Il secondo volume del romanzo di Scurati su Mussolini si sviluppa in un arco di otto anni, dal 1925 al 1932, attraverso una serie di capitoli per lo più brevi, contrassegnati da una data, dal nome dei personaggi, dal luogo o dalla sede in cui i fatti si sono svolti (“Benito Mussolini, Roma, 15 febbraio 1925”; “Augusto Turati, Roma, 9 novembre 1926, ore 16.30, Parlamento del Regno, Camera dei deputati”). Un tempo narrativo lineare, ma scomposto in una serie di episodi che danno vita ad un organico quadro d’assieme.
Assistiamo al consolidamento del regime, che si trasforma in dittatura attraverso il combinato disposto della violenza e di una serie di provvedimenti, leggi, riforme che privano della libertà il popolo italiano, in un crescendo che culmina con la nuova legge elettorale del ’28: ad un organismo di partito come il Gran Consiglio del fascismo viene assegnato il compito di scegliere i candidati da sottoporre, raccolti in un’unica lista, al “giudizio”, o per meglio dire al plebiscito, degli elettori, i quali dovranno limitarsi a dire un sì o un no. Da quel momento in poi le elezioni in Italia saranno una barzelletta.

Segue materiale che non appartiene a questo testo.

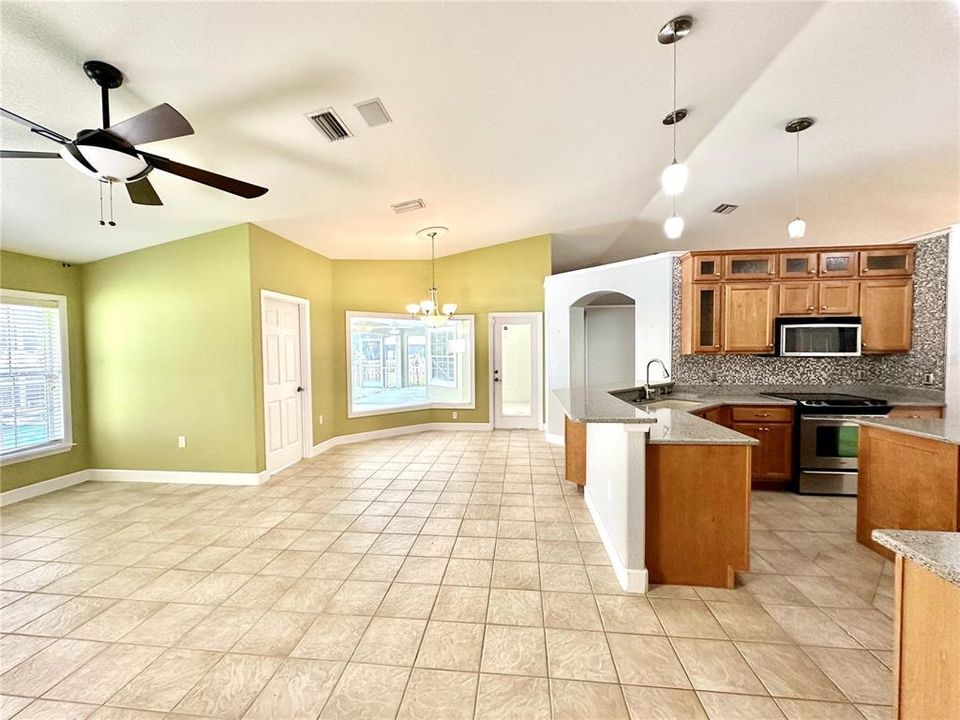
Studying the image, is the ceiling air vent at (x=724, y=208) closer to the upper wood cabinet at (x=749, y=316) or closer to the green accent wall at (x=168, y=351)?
the upper wood cabinet at (x=749, y=316)

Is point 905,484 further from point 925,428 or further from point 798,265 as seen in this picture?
point 798,265

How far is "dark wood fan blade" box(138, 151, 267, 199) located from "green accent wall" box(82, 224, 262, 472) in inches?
79.4

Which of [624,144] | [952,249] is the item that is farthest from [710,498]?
[952,249]

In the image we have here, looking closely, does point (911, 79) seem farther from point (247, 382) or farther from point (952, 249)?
point (247, 382)

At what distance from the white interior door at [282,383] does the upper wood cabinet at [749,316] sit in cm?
512

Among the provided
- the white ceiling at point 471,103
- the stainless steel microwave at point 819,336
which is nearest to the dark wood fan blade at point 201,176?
the white ceiling at point 471,103

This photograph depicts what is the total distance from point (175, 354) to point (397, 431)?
10.6ft

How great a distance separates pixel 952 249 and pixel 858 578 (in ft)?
10.9

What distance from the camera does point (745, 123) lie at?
3.30 meters

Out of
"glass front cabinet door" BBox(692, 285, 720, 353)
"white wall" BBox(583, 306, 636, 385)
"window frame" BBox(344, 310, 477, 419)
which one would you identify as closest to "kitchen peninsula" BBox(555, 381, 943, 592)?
"glass front cabinet door" BBox(692, 285, 720, 353)

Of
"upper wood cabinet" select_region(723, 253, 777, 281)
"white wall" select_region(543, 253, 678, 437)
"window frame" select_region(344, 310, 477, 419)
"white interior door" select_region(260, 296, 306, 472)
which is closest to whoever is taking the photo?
"upper wood cabinet" select_region(723, 253, 777, 281)

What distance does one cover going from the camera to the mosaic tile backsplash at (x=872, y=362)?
3650mm

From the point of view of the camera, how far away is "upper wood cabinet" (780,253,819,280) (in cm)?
391

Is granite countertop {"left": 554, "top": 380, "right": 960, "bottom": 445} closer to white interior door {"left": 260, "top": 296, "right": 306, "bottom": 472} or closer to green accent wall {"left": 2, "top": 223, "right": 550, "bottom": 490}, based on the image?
white interior door {"left": 260, "top": 296, "right": 306, "bottom": 472}
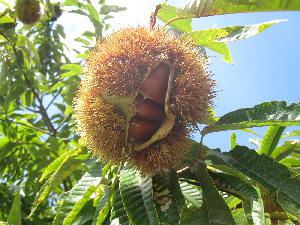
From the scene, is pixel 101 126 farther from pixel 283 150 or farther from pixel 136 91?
pixel 283 150

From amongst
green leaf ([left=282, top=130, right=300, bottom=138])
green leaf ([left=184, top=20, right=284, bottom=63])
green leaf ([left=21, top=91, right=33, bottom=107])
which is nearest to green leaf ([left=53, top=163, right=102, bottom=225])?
green leaf ([left=184, top=20, right=284, bottom=63])

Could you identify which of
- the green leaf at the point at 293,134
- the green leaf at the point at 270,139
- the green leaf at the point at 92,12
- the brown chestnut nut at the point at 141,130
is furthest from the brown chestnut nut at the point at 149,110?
the green leaf at the point at 92,12

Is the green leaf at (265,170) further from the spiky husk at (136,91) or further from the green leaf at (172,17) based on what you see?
the green leaf at (172,17)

Nel frattempo l’occhio del regime scruta nella vita privata di semplici cittadini e di politici, oppositori, ma anche adepti e collaboratori, che diventano tutti possibile oggetto di informative della pubblica sicurezza. Di queste il regime potrà in qualsiasi momento avvalersi contro coloro che giudica pericolosi o ingombranti. A caderne vittime non sono soltanto i nemici storici del fascismo, ma anche quegli stessi che avevano dato il loro contributo nel costruire questa struttura poliziesca e repressiva. Tra questi spicca il segretario del Pnf Agostino Turati, distrutto come uomo, come politico e come giornalista da una corrispondenza amorosa manipolata ad arte. Sono queste forse le pagine più appassionanti e avvincenti del romanzo, perché vi si coglie lo schema tipicamente tragico dell’ ascesa irresistibile, del potere senza limiti, cui fa seguito la caduta ineluttabile, progressiva e senza scampo (uno schema che, con altre modalità, si ripete per Margherita Sarfatti). A volte questo meccanismo agisce in una dimensione più privata e personale, con qualche risvolto umoristico, come quando la voce narrante racconta il trasferimento , dalla sera alla mattina, di un giovane capostazione al quale era stata legata sentimentalmente Edda, da Cattolica ad uno sperduto paesino della Sicilia. E perfino l’Osservatore Romano non potrà non rilevare, nonostante il recente Concordato Stato- Chiesa e l’esaltazione di M. quale uomo della Provvidenza, come l’anarchico Michele Schirru, tornato dall’America per far fuori il duce, sia stato condannato a morte perché “reo di aver avuto l’intenzione di uccidere il Capo del Governo italiano”. Mostruosità giuridiche. Le stesse che si riscontrano, in modo ancor più paradossale e grottesco, ai danni di Roberto Lontano, l’avvocato militare al quale vengono comminati dieci giorni di arresti di rigore per aver tentato di difendere, in base al compito che gli era stato assegnato d'ufficio, il capo dei ribelli libici.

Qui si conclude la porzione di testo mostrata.